Dans l’enfer du conflit soudanais, les corps des femmes deviennent des champs de bataille. Depuis le 15 avril 2023, la guerre entre les Forces de soutien rapide (RSF) et l’armée régulière a plongé le pays dans un chaos sanglant, faisant des dizaines de milliers de morts et provoquant le déplacement de plus de 13 millions de personnes. Mais dans l’ombre des combats, un autre crime se répand : l’arme du viol utilisée à grande échelle.

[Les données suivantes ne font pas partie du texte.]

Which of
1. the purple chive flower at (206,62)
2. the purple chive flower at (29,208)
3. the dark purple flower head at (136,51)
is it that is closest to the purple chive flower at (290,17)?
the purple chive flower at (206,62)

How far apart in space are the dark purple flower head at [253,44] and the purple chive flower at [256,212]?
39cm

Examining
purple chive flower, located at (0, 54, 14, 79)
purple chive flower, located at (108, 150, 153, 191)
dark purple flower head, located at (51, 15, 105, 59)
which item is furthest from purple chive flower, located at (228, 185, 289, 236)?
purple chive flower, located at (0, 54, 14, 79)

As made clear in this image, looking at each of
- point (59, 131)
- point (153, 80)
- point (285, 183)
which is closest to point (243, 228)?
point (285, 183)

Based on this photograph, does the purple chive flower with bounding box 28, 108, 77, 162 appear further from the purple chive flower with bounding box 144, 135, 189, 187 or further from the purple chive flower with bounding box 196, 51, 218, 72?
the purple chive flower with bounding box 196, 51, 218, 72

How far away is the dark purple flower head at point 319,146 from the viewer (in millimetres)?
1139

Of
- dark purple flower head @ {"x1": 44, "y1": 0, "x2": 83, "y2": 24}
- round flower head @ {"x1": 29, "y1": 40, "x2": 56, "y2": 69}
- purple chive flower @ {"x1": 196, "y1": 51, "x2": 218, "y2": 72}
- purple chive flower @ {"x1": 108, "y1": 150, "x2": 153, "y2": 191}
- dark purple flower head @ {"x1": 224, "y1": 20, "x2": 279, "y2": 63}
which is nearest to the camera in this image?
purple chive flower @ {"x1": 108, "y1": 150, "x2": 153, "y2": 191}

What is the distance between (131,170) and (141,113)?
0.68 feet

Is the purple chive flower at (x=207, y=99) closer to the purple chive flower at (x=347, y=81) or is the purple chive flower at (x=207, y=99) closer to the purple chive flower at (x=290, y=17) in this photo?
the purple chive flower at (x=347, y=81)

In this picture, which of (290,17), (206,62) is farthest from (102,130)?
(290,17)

Mercredi 14 mai, un groupe de neuf experts indépendants des Nations unies a lancé une alerte grave. Selon eux, les femmes et les filles soudanaises subissent des violences sexuelles « généralisées et systématiques », allant des viols collectifs à l’esclavage sexuel, jusqu’aux assassinats. Ces atrocités seraient principalement perpétrées par les RSF, particulièrement dans les zones qu’elles contrôlent, y compris dans les camps de déplacés.
Une stratégie de terreur
Dans un communiqué glaçant, les experts ont parlé d’« une campagne brutale et méthodique contre les plus vulnérables ». « Les violences sexuelles continuent d’être utilisées de manière systématique comme arme de guerre », ont-ils affirmé, soulignant une escalade alarmante.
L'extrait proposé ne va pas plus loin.